Our reduction follows via the following computible function:

On input <Phi>... // This is our input to 3SAT
1. Let Phi_2 = Phi with the added clause (x OR x'), where x' is the negation of x and x is a literal NOT container in Phi. Formally, Phi_2 = Phi AND (x OR x')
2. Output <Phi_2>. // This is our input to DCS

Note that the reduction is indeed computed in polytime: we need not even modify the input tape, but simply add on to its end a clause in an appropriate encoding.
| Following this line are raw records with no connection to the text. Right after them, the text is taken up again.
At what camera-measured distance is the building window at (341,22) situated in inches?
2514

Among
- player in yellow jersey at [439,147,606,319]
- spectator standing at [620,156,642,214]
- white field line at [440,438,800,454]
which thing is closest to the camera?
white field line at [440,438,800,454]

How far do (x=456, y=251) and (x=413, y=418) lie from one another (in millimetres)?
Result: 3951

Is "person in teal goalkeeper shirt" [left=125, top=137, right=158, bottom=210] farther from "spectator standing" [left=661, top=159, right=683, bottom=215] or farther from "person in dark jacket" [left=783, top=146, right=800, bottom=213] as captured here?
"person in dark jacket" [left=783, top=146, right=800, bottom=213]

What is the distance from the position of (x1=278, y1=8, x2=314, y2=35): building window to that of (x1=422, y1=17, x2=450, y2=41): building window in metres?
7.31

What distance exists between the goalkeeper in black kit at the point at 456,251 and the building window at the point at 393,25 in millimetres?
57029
Claim: If Phi is satisfiable, then Phi_2 has at least two satisfying truth assignments.
Proof: Let T be the truth assignment for Phi. Then one verifies that T with x=TRUE satisfies Phi_2. Similarly, T with x=FALSE satisfies Phi_2. These two assignments are unique, so the result follows.

Claim: If Phi is not satisfiable, then Phi_2 is not satisfiable.
Proof: Suppose otherwise, let T be the truth assignment satisfying Phi_2. Let T' be the subset of T containing all truth assignments to literals excluding x. Then T' satisfies Phi. 

Then we see that 3SAT reduces to DCS. Since every language in NP reduces to 3SAT, we conclude that all languages in NP reduce to DCS and hence DCS is NP-hard. Since DCS is also in NP, DCS is NP-complete by definition.